▶ _Task statement_: Everything from the line that contains "From the items" through the final line of the records should be written out exactly, and nothing outside that span.

****

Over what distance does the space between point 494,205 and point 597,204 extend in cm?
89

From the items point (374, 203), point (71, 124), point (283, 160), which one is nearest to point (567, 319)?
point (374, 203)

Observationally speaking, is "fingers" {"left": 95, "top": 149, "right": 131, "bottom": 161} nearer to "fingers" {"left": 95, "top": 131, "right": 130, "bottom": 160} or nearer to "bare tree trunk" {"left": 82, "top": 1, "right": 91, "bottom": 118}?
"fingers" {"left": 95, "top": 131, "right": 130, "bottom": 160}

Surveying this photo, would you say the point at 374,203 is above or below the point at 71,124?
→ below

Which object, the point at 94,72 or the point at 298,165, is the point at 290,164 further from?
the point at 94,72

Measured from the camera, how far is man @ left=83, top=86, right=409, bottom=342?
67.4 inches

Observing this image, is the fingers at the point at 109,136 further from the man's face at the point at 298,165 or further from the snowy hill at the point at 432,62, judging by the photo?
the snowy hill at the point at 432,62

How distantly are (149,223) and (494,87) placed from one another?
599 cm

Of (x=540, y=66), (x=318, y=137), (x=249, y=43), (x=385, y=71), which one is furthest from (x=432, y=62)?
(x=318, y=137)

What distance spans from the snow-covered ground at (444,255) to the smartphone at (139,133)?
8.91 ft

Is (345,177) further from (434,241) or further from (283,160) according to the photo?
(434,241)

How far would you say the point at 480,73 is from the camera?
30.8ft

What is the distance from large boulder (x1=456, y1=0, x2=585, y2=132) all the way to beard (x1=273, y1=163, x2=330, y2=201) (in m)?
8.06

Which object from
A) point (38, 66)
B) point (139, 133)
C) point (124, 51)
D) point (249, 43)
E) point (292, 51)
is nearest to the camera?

****

▶ _Response to this exercise_:
From the items point (374, 203), point (71, 124), point (283, 160), which one is nearest to point (567, 319)?
point (374, 203)

Observationally speaking, is "fingers" {"left": 95, "top": 149, "right": 131, "bottom": 161} nearer to "fingers" {"left": 95, "top": 131, "right": 130, "bottom": 160} or nearer to "bare tree trunk" {"left": 82, "top": 1, "right": 91, "bottom": 118}?
"fingers" {"left": 95, "top": 131, "right": 130, "bottom": 160}

Surveying this photo, would you say the point at 374,203 is above or below the point at 71,124?
→ below

Which object, the point at 94,72 or the point at 298,165, is the point at 290,164 further from?
the point at 94,72

Measured from the camera, how far is man @ left=83, top=86, right=409, bottom=342?
67.4 inches

Observing this image, is the fingers at the point at 109,136 further from the man's face at the point at 298,165 or further from the snowy hill at the point at 432,62, judging by the photo?
the snowy hill at the point at 432,62

How distantly are (149,223) and (494,87) placed from one another?
599 cm

Of (x=540, y=66), (x=318, y=137), (x=249, y=43), (x=385, y=71), which one is furthest from (x=432, y=62)?
(x=318, y=137)

What distance spans from the snow-covered ground at (444,255) to the smartphone at (139,133)?
8.91 ft

Is (345,177) further from (434,241) or further from (283,160) according to the photo?
(434,241)

How far would you say the point at 480,73 is from the camera?
30.8ft

What is the distance from large boulder (x1=456, y1=0, x2=585, y2=132) all the way to beard (x1=273, y1=163, x2=330, y2=201) (in m)?
8.06

Which object from
A) point (38, 66)
B) point (139, 133)
C) point (124, 51)
D) point (249, 43)
E) point (292, 51)
is nearest to the camera?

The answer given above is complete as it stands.